= SELECTED EXTRACT =
+ + + + + + +
[K12OSN] Slightly Off Topic (Hardware Question)

Liam Marshall k12ltsplover at stmaurice.mb.ca
Tue May 9 15:36:11 UTC 2006



-----Original Message-----
From: k12osn-bounces at redhat.com [mailto:k12osn-bounces at redhat.com] On Behalf
Of Petre Scheie
Sent: Tuesday, May 09, 2006 9:04 AM
To: Support list for opensource software in schools.
Subject: Re: [K12OSN] Slightly Off Topic (Hardware Question)



Liam Marshall wrote:
> 
> -----Original Message-----
> From: k12osn-bounces at redhat.com [mailto:k12osn-bounces at redhat.com] On
Behalf
> Of Robert Arkiletian
> Sent: Tuesday, May 09, 2006 1:17 AM
> To: Support list for opensource software in schools.
> Subject: Re: [K12OSN] Slightly Off Topic (Hardware Question)
> 
> On 5/8/06, Liam Marshall <k12ltsplover at stmaurice.mb.ca> wrote:
>> Anyone have any ideas?
>>
>>
>>
>> I am at a loss.  3.6ish Gb is better than 2, but I paid for 4.  Any ideas
> on
>> how I can get it all, or most?  What am I missing?
+ + + + + + +
= SUPPLIED RECORDS =

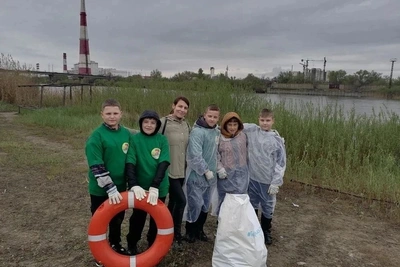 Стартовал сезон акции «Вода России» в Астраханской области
+ + + + + + +
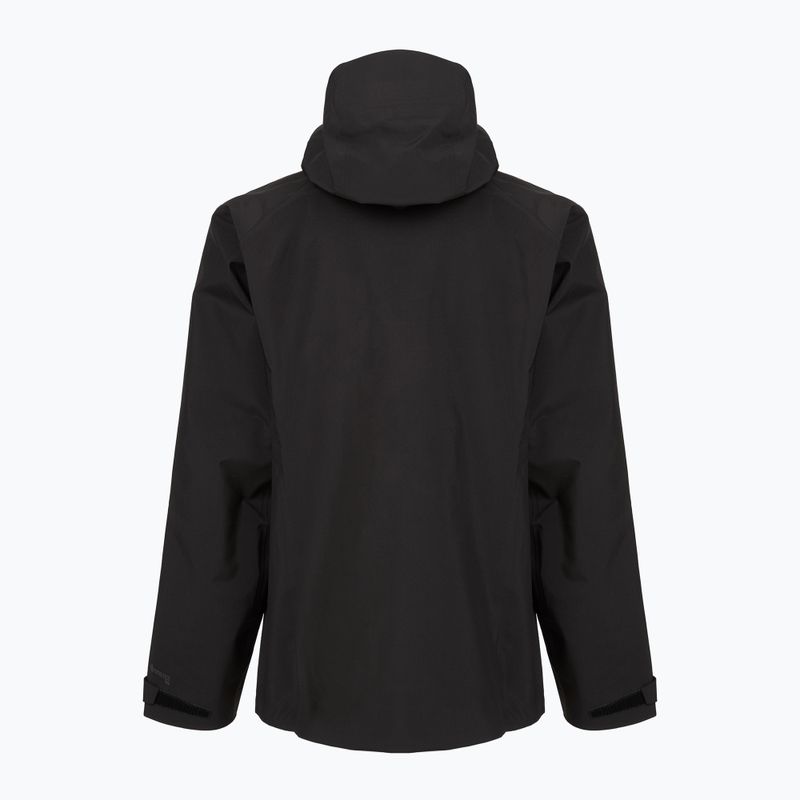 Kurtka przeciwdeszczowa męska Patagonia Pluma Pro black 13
+ + + + + + +
= YOUR ASSIGNMENT =
Do these statements agree with the mailing-list message? Answer yes or no for each, and quote the words from the message that decide it.
1. Petre Scheie's reply was sent on Tuesday, May 09, 2006 at 9:04 AM.
2. Liam Marshall says he paid for 3.6ish Gb.
3. Robert Arkiletian's message was sent at 1:17 AM.

= RESPONSE BOX =
1. Yes: "Sent: Tuesday, May 09, 2006 9:04 AM"
2. No: "but I paid for 4"
3. Yes: "Sent: Tuesday, May 09, 2006 1:17 AM"